In this book, Rio Alma resurrects for us landscapes already vanished, or slowly vanishing because they are being turned into highways and subdivisions and shopping malls. As the American novelist Henry James put it, “A writer is somebody who loves things that vanish.” The brilliant sunlight of Fernando Amorsolo’s paintings are found in these poems, but without the nostalgia, for Rio Alma is lyrical, yes, but he is also a clear-eyed observer of things Philippine and political.

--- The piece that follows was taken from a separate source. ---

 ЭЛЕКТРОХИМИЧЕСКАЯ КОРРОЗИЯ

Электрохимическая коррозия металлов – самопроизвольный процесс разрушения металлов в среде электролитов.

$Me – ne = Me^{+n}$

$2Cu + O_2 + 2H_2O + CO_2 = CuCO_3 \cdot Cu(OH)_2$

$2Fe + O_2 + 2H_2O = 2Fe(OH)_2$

Kilates, our translator, gives a direct address to our young readers in his introduction: “There is a lot to explore, young reader, in the poetry of Rio Alma, and in present Filipino writing for that matter, and most of all, in language. You need not be a poet yourself. (To say that young people cannot be interested in poetry is an insult to both young people and poets.) You need only to be a child, at least once in the past, in the first act of looking at the world and using and creating words to utter it. Or because you have been and are a child in every moment of wonderment, you are, in one form or another, a poet. In the journey home to the country of memory inside yourself, be one among these pages.”

We end with a poem that will resonate with the Pinoy abroad, or the deracinated Pinoy, or just those of us whose childhood was partly spent in the loam of the provinces. The poem is a homage to the country, and it is called “Mariquita.”

“Because of her/ You will never forget the mole of island/ On the green face of a placid sea,/ Mariquita,/ Most giving, most guileless allure/ Of brown skin, scent of latik and anise./ What sorcery was there in her kiss— Awakening the unwanted seeds of memory/ Whenever you are lost in a foreign breast./ You say you were an innocent/ When first blinded by her coarse love/ And, too, it was she/ Who drove you to your endless wandering./ What wild weed have you eaten/ From her forest dark and grim?/ Friend, what a child you are when lonely/ And you call her, Native Land.”